B12 vs. Folate differentiation:
- Both cause megaloblastic anemia and elevated homocysteine
- Only B12 deficiency causes neurological disease (SACD) and elevated methylmalonic acid
- Folate supplementation can mask B12 deficiency anemia while neurological damage progresses
Alcoholism: Depletes B1 (Wernicke), B2, B3, B6, folate, and C.

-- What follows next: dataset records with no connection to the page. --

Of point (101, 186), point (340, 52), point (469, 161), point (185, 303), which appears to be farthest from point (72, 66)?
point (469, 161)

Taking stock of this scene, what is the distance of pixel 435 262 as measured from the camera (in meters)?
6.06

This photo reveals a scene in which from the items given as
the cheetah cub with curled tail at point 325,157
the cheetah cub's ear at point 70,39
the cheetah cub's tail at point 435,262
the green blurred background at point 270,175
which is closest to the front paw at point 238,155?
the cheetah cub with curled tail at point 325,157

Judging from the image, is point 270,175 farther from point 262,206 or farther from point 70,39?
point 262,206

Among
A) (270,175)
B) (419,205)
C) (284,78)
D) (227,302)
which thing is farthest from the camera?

Isoniazid (INH) for TB: Causes B6 deficiency → give pyridoxine 25-50 mg/day.
Newborns: Vitamin K given at birth (prophylaxis for hemorrhagic disease); Vitamin D supplementation for breastfed infants.
Warfarin mechanism: Antagonizes vitamin K-dependent carboxylation of clotting factors.
Pernicious anemia triad: Autoimmune gastritis → anti-parietal cell + anti-intrinsic factor antibodies → B12 deficiency → megaloblastic anemia + SACD.